PAGE —
════════
Calcium carbide, a greyish solid, mixed with water, produces acetylene gas. 
Generating the gas onsite was the only practical method, because acetylene 
becomes very unstable above 15 PSI. After it was discovered that acetylene 
can be dissolved into acetone, it became practical to ship and store 
acetylene at higher pressures. If any of you are gas welders, you will 
notice the red-line on the pressure gauge after 15PSI. I'm still looking 
for a good explanation of what happens at the atomic level why acetylene is 
more stable when it's dissolved; in a full tank you have C2H2 at nearly 300 
PSI, which is more than 10x higher than it's safe-handling pressure w/o 
acetone.

On Wednesday, August 19, 2020 at 1:26:24 PM UTC-7 H. Carl Ott wrote:

> Silicon carbide ? Or calcium carbide? 
>
> I still have a blue can of it around from 30 years ago when they sold it 
> as camping supplies.
════════
EXCERPTED DATA —
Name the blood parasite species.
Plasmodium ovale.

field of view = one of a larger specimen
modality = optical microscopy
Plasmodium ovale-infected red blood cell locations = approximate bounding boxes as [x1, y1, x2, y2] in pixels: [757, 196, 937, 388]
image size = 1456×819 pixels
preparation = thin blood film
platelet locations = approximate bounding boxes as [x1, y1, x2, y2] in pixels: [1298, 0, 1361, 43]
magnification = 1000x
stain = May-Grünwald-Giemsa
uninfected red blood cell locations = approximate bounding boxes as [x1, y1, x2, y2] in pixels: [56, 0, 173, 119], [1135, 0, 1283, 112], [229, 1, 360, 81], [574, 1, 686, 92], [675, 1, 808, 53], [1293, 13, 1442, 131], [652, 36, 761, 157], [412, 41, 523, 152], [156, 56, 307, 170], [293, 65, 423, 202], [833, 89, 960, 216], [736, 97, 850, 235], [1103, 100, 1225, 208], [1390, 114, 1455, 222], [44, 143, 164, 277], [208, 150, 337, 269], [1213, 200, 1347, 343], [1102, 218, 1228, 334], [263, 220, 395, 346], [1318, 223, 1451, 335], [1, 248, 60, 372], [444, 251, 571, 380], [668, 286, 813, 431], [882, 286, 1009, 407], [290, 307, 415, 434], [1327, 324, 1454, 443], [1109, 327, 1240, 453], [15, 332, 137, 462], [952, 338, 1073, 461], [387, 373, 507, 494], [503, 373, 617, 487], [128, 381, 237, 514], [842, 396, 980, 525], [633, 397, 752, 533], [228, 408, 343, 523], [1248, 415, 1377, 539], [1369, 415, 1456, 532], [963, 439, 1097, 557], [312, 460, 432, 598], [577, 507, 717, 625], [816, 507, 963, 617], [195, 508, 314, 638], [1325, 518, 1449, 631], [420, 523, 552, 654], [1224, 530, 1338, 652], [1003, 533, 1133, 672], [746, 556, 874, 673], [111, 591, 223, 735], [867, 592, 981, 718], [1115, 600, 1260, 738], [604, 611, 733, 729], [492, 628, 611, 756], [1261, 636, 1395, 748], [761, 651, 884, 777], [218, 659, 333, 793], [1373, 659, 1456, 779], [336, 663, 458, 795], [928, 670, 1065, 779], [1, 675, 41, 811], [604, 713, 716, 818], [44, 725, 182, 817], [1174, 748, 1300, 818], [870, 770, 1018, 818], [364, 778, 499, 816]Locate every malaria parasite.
════════
PROBLEM REQUIREMENTS —
Continue the calcium carbide and acetylene discussion above, picking up after its last sentence.

THE REPLY —
>  
>
> carl
> --------------------------------------------------------
> Henry Carl Ott   N2RVQ    hcar...@gmail.com
>
>
> On Wed, Aug 19, 2020 at 4:10 PM GastonP <ghpi...@gmail.com> wrote:
>
>> It looks like that, and the tubes are the gas generators. The port for 
>> loading the silicon carbide could be on the opposite side, and the water 
>> was to be loaded through the bronze pipes with copper-color stoppers.
>>
>> On Tuesday, August 18, 2020 at 1:29:32 PM UTC-3 Tony Adams wrote:
>>
>>> Acetylene lighthouse lamp?. 
>>>
>>> On Tue, 18 Aug 2020 17:18:17 +0100, you wrote: 
>>>
>>> >I know many of you like the steampunk look and so might forgive the 
>>> >off-topic picture. 
>>> > 
>>> >This item was in use every day between 1914 and 1988. Can you guess 
>>> what 
>>> >it is? I bet some clever clogs here knows.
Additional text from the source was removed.